Sir Philip meets Mr Ashfield and promises to forgive a 150-pound debt if he will turn out Henry. Mr Ashfield refuses.

===Act 4===
Morrington and Gerald turn up at the Ashfields' house and present a bond worth one thousand pounds to Henry, asking him to take it to Sir Philip to settle Mr Ashfield's debts, and accept the rest of its value for himself. But when Henry does so, he learns that Morrington was the man who ruined Sir Philip and he tears up the bond in Sir Philip's presence. The old man exclaims "Blandford" and Henry guesses that it is his original surname. Sir Philip says that he will say nothing more, ever, unless Henry leaves immediately.

After Henry's departure, Robert comes and tells Sir Philip that his father is busy renovating the east wing of the castle. Sir Philip panics and demands that they leave immediately.

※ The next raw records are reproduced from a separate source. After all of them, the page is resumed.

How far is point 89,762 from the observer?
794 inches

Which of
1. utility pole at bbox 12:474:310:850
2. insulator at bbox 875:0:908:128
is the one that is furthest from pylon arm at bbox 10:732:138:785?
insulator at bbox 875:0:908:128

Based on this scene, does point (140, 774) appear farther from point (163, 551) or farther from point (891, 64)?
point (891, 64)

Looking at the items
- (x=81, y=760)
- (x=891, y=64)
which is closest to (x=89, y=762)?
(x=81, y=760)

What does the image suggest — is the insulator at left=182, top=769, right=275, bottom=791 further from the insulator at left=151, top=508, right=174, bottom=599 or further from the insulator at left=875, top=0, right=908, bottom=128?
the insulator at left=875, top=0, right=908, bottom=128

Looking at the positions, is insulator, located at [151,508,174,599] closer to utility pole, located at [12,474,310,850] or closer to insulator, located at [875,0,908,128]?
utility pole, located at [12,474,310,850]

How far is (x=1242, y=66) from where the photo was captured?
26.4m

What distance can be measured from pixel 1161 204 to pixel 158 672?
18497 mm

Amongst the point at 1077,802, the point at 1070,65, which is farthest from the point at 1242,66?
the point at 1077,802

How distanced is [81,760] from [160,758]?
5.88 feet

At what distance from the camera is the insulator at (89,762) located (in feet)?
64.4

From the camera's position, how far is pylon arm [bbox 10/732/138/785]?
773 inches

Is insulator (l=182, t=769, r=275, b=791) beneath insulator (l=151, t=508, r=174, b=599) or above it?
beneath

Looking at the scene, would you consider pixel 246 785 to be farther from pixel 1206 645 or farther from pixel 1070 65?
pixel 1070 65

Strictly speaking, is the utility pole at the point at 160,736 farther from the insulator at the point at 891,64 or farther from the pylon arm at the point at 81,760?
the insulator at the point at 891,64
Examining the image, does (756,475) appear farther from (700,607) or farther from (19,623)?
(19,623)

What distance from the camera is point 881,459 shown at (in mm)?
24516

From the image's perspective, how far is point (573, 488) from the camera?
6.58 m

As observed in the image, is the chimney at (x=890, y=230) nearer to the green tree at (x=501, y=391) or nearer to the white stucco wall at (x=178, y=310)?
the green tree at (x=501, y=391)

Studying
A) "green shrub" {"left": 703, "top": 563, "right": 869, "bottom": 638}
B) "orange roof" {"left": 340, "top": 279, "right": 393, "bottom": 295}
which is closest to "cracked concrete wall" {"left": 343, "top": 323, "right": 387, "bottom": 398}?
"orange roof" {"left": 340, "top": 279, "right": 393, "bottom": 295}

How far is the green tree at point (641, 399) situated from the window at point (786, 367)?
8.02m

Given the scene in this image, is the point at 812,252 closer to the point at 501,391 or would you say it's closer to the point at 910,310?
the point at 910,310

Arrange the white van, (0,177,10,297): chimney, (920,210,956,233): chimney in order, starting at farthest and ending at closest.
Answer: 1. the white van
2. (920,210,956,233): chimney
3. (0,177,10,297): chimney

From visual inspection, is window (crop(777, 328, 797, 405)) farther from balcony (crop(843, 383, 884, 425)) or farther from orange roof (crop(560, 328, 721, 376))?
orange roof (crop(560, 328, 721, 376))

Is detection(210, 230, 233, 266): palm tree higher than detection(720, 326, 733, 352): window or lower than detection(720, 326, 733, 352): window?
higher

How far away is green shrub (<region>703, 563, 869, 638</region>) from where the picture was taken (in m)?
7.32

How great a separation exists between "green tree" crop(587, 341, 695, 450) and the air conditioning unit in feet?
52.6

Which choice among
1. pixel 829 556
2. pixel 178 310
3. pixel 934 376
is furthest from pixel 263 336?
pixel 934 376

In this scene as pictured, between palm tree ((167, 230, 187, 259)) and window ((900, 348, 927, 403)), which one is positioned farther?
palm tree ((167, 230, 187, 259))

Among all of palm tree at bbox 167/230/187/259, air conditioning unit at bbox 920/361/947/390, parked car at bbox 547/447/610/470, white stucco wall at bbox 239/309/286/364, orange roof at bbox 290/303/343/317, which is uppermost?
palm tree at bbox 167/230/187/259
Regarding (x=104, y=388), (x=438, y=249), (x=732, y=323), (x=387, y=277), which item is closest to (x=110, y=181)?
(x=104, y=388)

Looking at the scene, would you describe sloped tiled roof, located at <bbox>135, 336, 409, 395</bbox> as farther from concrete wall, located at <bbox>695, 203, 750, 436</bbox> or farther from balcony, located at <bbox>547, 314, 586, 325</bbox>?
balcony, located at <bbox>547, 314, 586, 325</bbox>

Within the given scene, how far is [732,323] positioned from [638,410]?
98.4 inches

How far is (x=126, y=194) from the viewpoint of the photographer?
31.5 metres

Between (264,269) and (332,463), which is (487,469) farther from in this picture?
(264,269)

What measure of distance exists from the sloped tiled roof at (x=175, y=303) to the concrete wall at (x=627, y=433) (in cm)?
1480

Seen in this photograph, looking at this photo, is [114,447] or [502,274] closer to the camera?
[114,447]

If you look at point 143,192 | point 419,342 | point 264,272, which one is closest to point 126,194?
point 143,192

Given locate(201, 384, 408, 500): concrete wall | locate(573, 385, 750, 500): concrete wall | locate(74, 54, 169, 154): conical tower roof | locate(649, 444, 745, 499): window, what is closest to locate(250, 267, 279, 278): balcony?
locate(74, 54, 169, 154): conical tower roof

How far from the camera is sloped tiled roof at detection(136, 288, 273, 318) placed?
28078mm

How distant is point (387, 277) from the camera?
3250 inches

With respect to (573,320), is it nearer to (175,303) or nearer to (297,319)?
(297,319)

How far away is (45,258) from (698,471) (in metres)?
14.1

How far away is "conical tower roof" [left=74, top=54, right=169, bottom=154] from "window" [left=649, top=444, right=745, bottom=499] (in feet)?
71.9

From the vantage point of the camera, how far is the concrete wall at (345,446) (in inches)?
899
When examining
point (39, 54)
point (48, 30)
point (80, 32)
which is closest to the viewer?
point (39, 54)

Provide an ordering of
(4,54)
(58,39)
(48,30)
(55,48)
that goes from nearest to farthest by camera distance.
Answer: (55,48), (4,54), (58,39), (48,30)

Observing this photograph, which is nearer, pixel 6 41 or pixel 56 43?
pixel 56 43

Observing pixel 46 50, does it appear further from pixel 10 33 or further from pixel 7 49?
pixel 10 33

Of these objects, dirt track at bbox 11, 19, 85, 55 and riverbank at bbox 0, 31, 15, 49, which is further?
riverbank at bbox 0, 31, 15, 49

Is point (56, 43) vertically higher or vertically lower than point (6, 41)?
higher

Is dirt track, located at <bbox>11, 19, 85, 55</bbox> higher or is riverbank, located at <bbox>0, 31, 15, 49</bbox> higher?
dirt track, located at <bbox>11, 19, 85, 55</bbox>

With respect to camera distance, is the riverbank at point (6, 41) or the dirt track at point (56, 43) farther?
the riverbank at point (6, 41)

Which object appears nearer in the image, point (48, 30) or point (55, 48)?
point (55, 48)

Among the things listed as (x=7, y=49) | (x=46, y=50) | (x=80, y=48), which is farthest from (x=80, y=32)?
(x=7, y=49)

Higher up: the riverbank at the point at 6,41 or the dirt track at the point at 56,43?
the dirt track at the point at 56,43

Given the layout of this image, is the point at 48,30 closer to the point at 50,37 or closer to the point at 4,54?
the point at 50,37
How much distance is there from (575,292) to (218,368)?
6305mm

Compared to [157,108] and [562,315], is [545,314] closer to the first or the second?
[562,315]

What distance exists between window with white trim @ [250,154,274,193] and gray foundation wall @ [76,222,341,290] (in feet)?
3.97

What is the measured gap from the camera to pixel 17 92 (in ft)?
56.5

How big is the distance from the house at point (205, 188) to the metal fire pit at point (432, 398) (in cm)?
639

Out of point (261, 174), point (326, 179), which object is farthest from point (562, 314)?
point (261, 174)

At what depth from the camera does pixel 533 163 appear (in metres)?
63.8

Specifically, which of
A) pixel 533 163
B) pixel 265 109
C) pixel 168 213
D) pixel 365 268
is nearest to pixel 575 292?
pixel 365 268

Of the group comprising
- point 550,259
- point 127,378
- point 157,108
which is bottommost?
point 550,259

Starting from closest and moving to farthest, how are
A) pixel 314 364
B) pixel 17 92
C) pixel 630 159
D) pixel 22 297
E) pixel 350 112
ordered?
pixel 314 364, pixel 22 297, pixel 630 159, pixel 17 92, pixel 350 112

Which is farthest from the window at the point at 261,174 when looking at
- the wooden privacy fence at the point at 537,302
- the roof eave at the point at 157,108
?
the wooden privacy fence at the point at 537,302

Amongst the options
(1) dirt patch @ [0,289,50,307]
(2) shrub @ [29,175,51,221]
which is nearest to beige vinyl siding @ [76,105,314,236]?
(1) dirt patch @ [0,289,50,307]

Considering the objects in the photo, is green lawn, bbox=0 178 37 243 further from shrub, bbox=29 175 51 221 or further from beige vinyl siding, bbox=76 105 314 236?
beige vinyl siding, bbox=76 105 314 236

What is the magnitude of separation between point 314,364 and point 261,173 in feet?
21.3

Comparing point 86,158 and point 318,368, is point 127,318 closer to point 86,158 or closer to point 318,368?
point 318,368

He shows Robert a portrait of his brother, and confesses that he stabbed him twenty years before on discovering him kissing his fiancée: this was why he had fled to the Continent.

===Act 5===
Robert immediately goes to Susan Ashfield and asks for her hand in marriage. Sir Abel is astonished, but then Gerald approaches him and asks if he will pay five thousand pounds to be rid of his own tempestuous wife. Gerald, it turns out, was Lady Handy's first husband, whom she thought dead after his disappearance twenty years ago.

Sir Abel accidentally sets fire to the castle during a science experiment. Henry rescues Miss Blandford, then rushes back to the ruins to search the east wing, where he finds a knife and a bloody cloth. He confronts Sir Philip, who confesses that Henry's father was the brother he thinks he murdered. At this point, Morrington enters the scene and uncovers his face to Sir Philip. "Morrington" is in fact Sir Philip's brother, who survived the attempt on his life, and revenged himself at the card table, only to be filled with remorse ever after.

==Bibliography==
- Gilbert, Nora. Better Left Unsaid: Victorian Novels, Hays Code Films, and the Benefits of Censorship. Stanford University Press, 2013.
- Greene, John C. Theatre in Dublin, 1745-1820: A Calendar of Performances, Volume 6. Lexington Books, 2011.
- Nicoll, Allardyce. A History of English Drama 1660–1900: Volume IV. Cambridge University Press, 2009.
- Sutcliffe, Barry (ed.) Plays by George Colman the Younger and Thomas Morton: Inkle and Yarico, The Surrender of Calais, The Children in the Wood, Blue Beard or Female Curiosity, Speed the Plough. CUP Archive, 1983.